Smoking marijuana before trying to join the service is no longer considered a disqualifier.
“We are always looking at our policies, and when appropriate, adjusting them to ensure a broad scope of individuals are eligible to serve. These changes allow the Air Force to aggressively recruit talented and capable Americans who until now might not have been able to serve our country in uniform,” said Air Force Chief Master Sgt. James Cody in a statement.
Airmen still won’t be allowed to use marijuana after they join, and the Air Force still won’t accept you if you’ve ever been “psychologically or physically dependent” on marijuana, or if you have been a dealer. But it is no longer interested in whether you smoked pot before you joined.
The service also lightened up on new recruits’ ink. It used to be having more than 25 percent of your exposed skin tattooed was a disqualifier. Now new recruits can have their entire bodies tattooed except for their faces, scalp, throat, and hands. Obscene, racist and gang-related tattoos are still out. No word on whether old ganja tattoos will be allowed.
Before we continue, let’s get the de rigueur pun out of the way: The new policy gives a whole new dimension of meaning to the phrase “Joint Strike Fighter”.

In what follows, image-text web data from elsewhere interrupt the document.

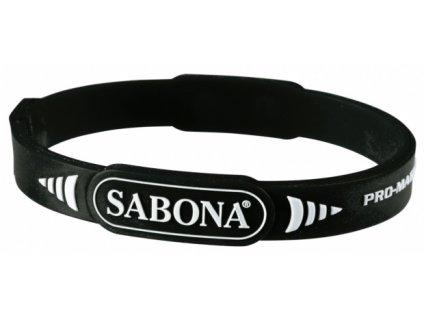 sabona pro magnetic sport black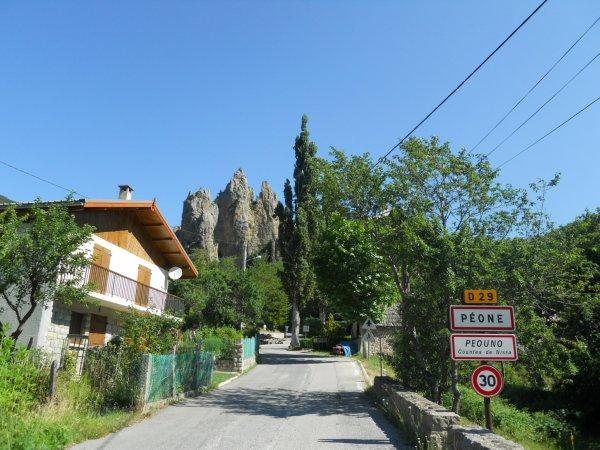 Valberg - Le Alpi '13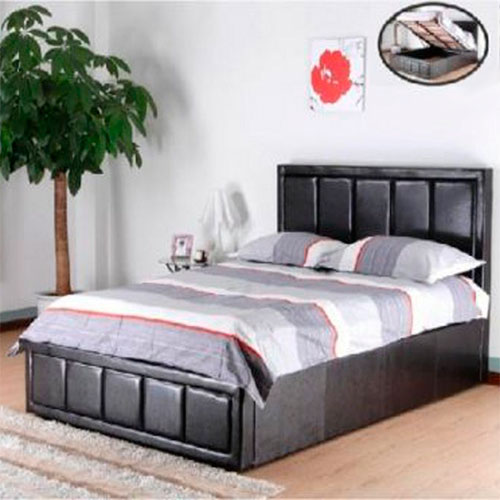 Hiley Ottoman Gas Lift Storage Bed-268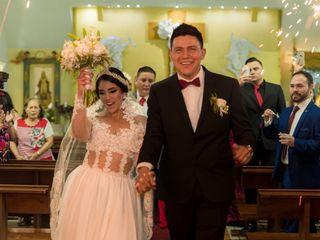 La boda de Paola y Jesús Alberto  2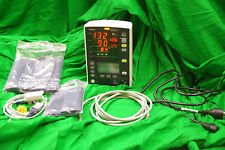 Mindray Datascope Accutorr V Monitor , USED with stand ,SPO2+NIBP patient ready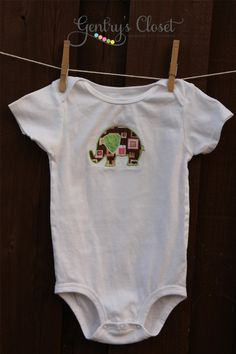 Baby Elephant Pink & Brown Applique Shirt or by gentryscloset, $20.00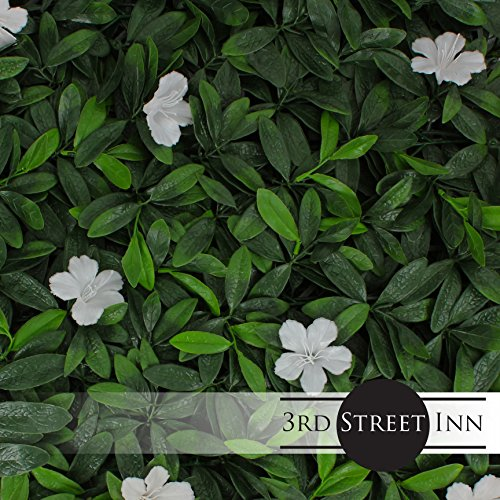 Artificial Hedge - Outdoor Artificial Plant - Great Boxwood and Ivy Substitute - Sound Diffuser Privacy Fence Hedge - Topiary Greenery Panels (12, White Cuckoo Flower) by Milltown Merchants (Image #1)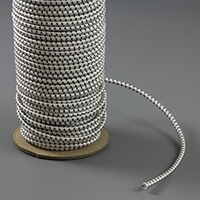 "Thumbnail Image for Nylon Shock Cord 3/16"" x 150'"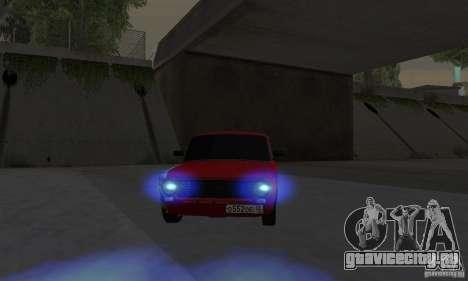 ВАЗ 2101 Рестайлинг для GTA San Andreas вид сзади слева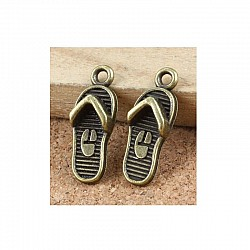 Beach slippers Metal Charms (Set of 10 pcs)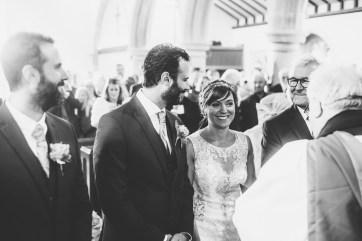 Peterstone court wedding Photography-78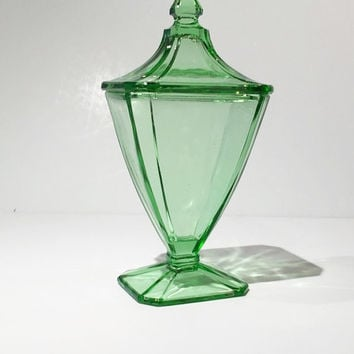 Green Depression Glass Candy Jar,Pedestal Candy Jar
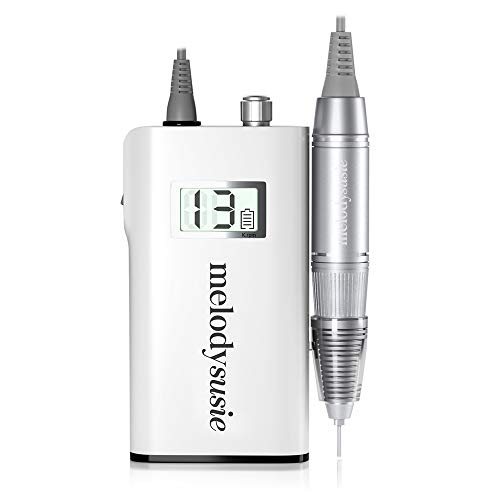 (MelodySusie Professional Rechargeable 30000 rpm Nail Drill, Portable Electric E File Scamander, Acrylic Gel Grinder Tools with 6 Bits and Sanding Bands for Manicure Pedicure Shape Carve Polish, White)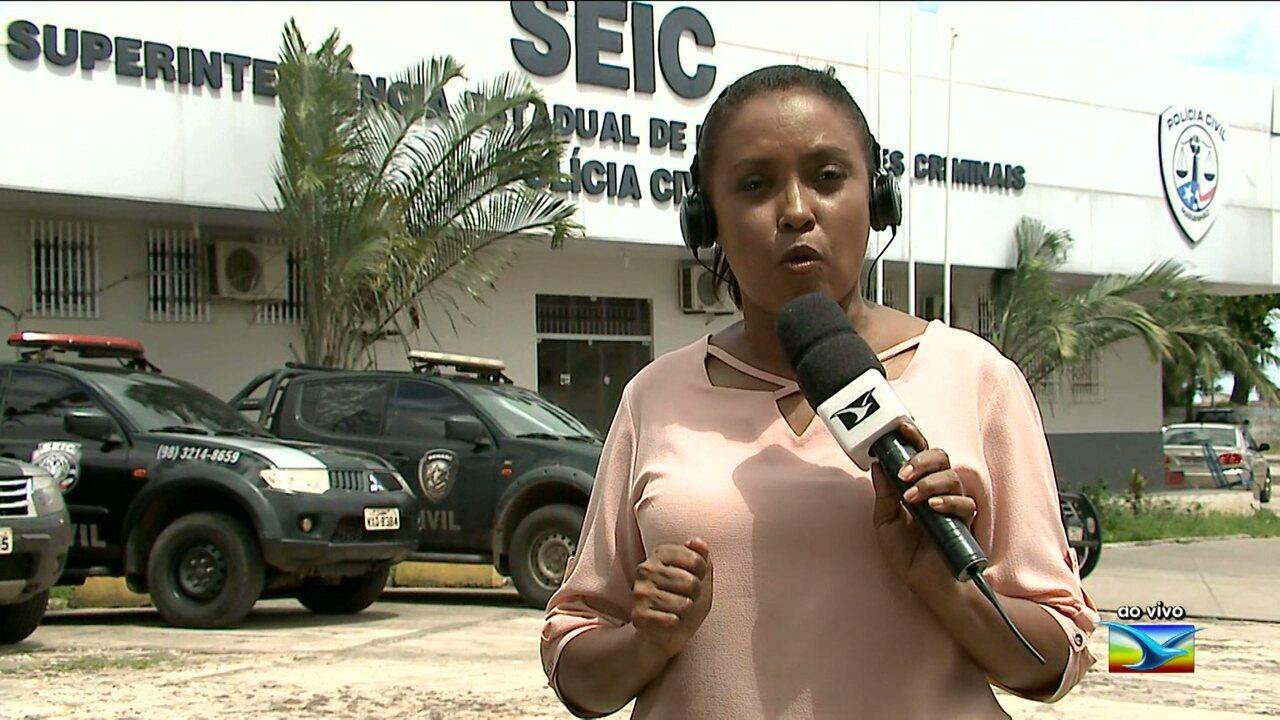 Após fuga do complexo de Pedrinhas, presos são recapturados pela Polícia no MA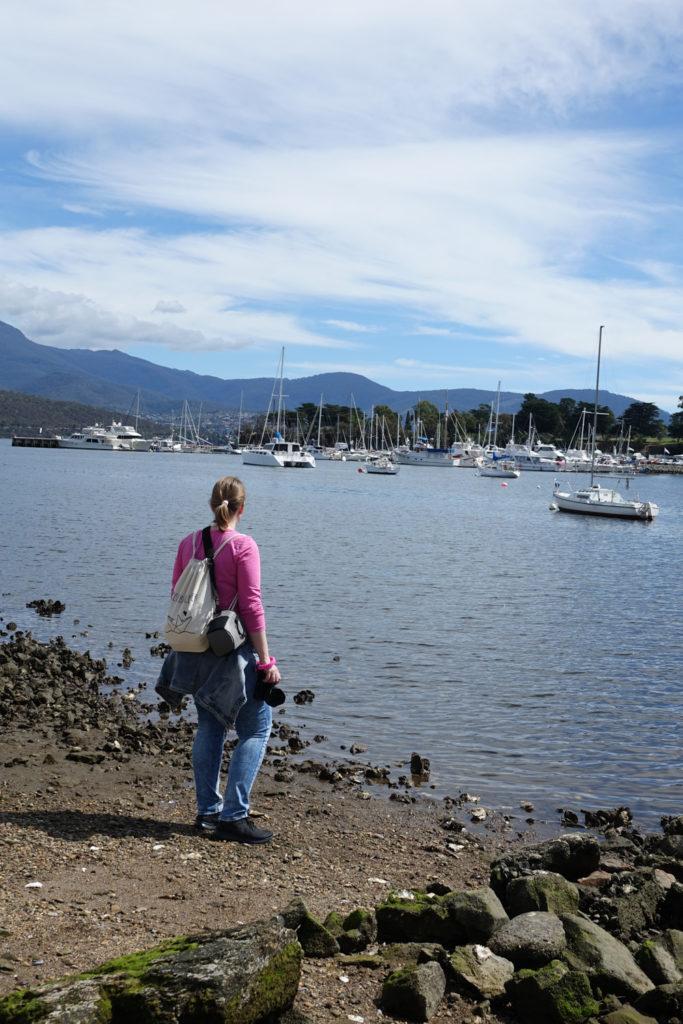 Hafen Lindisfarne Hobart Tasmanien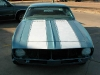 blue_camaro_finished2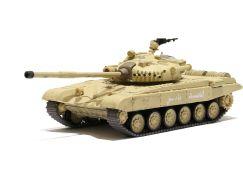 Waltersons RC Tank Russian T-72 M1 Desert Yellow 1/72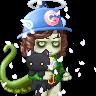 `a c o c a's avatar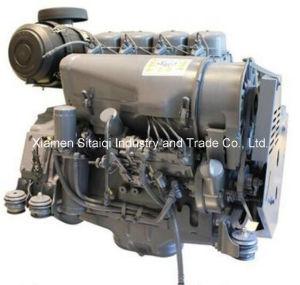 Deutz 50HP Diesel Engine 913 Series F4l913 pictures & photos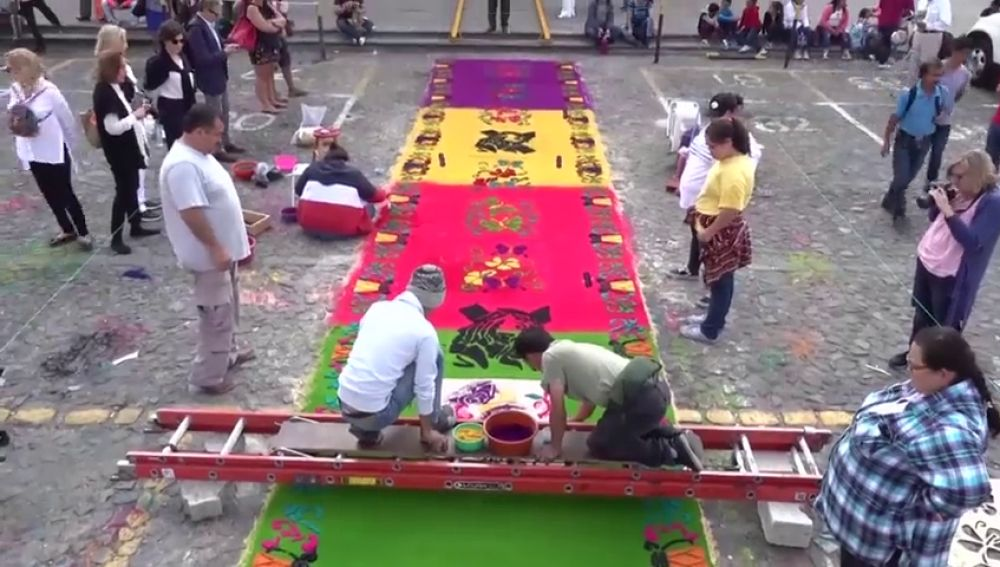 Guatemala alfombras de flores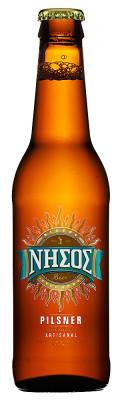 Nissos (ΝΗΣΟΣ) Pilsner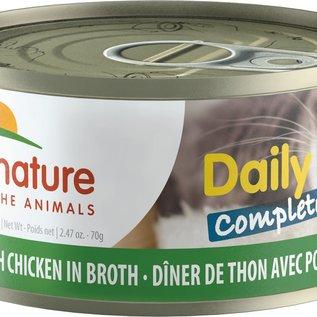 Almo Nature Almo Nature Daily Tuna w/ Chicken Cat Can 70g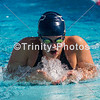 21060422 - Swim - Heritage League 84 Edit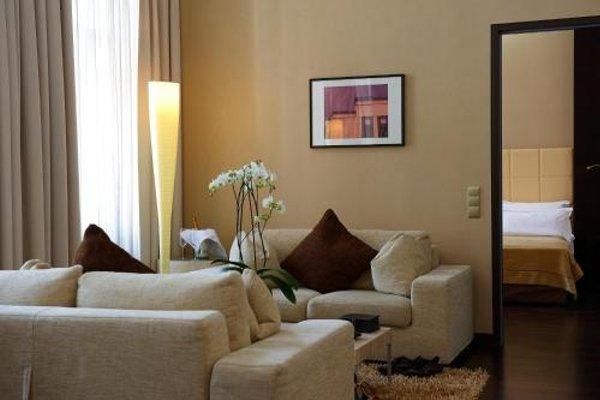 MyPlace - Premium Apartments City Centre - фото 11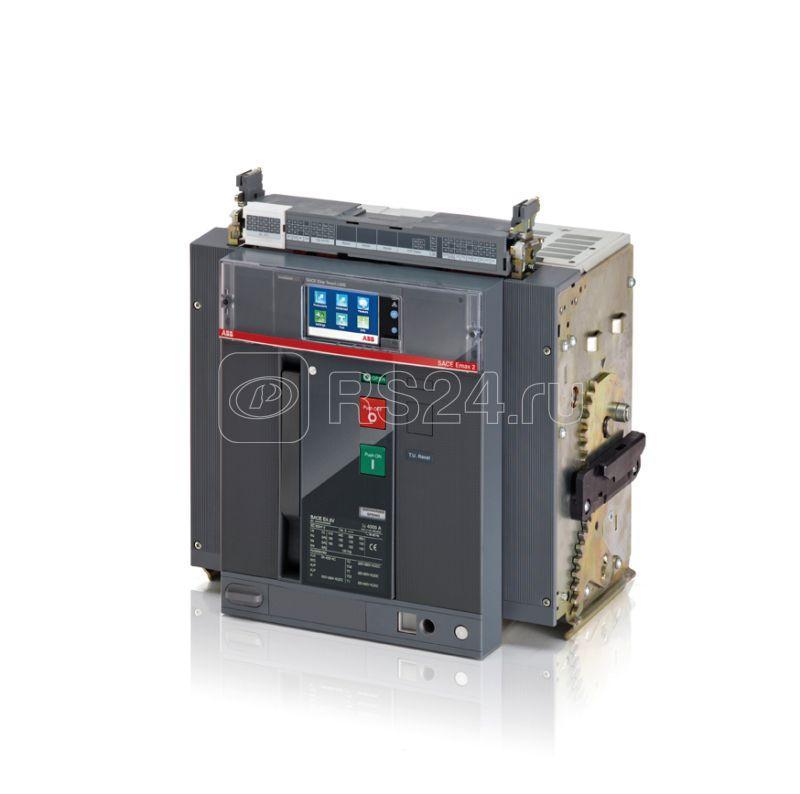 Выключатель автоматический 4п E4.2H 4000 Ekip G Touch LSIG 4p WMP выкатн. ABB 1SDA073197R1 купить в интернет-магазине RS24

The new policy seems to have grown out of a multi-service review of recruiting standards ordered by then-Secretary of Defense Ashe Carter last November. So far the Air Force is the only service that has announced it’s changing its policy on marijuana.
As a practical matter, there is less to the new policy than meets the eye.
Under the old policy, recruits who had used marijuana fewer than 15 times were still eligible, and recruits who had used it 16 to 25 times could still get in if a Drug & Alcohol Specialist signed off on them. Even those who had used pot more than 25 times could get a waiver if the service wanted them badly enough.
Presumably the other services are still following this policy.
The services long ago abandoned a zero-tolerance policy regarding past pot use.
However, the Air Force’s policy change is important for reasons that go beyond counting past tokes.
It’s no secret that since the 1960s, marijuana has been a political wedge issue in the U.S. Worse, it has been a social and cultural wedge issue as well, fracturing American society in a number of invidiously destructive ways. One of those ways is by alienating tens of millions of Americans who have used marijuana from the criminal justice system and the military.
That alienation is found in at least two generations of Americans, the boomers and the X-ers, and is gestating in the millennials. And it is doing real damage to the country’s ability to defend itself and maintain a decent respect for the rule of law. In order to function properly, those institutions require the trust of the American people — and their hostility to pot has cost them dearly in the trust department.
Undoing the damage is going to require full legalization, but a necessary pre-condition for change will be for the country’s governmental and public institutions to quit pounding on the wedge.
The Air Force’s decision is an important step in that direction. Hopefully the other services will follow suit.
Probably, sometime in the next few years, legalizations will have reached the point where the services will have to treat marijuana use the same way they currently treat alcohol use among active personnel — don’t use it on duty and if you use it off-duty, don’t abuse it.
In the meantime, the Air Force has a very practical reason for adopting its more culturally relaxed recruiting standards: It’s obviously missing out on too many otherwise qualified recruits that it needs.
While the service didn’t say how many recruits it was missing out on due to past inhalations, it did reveal how many it was losing due to tattoos. Air Force recruiters reported that half of their contacts, applicants and recruits had ink, and one in five of those had tattoos that may have been disqualifying, with the top disqualifier being the 25 percent “excessive exposure” rule.
If the marijuana disqualifier rules weren’t as bad, chances are they wouldn’t have been changed.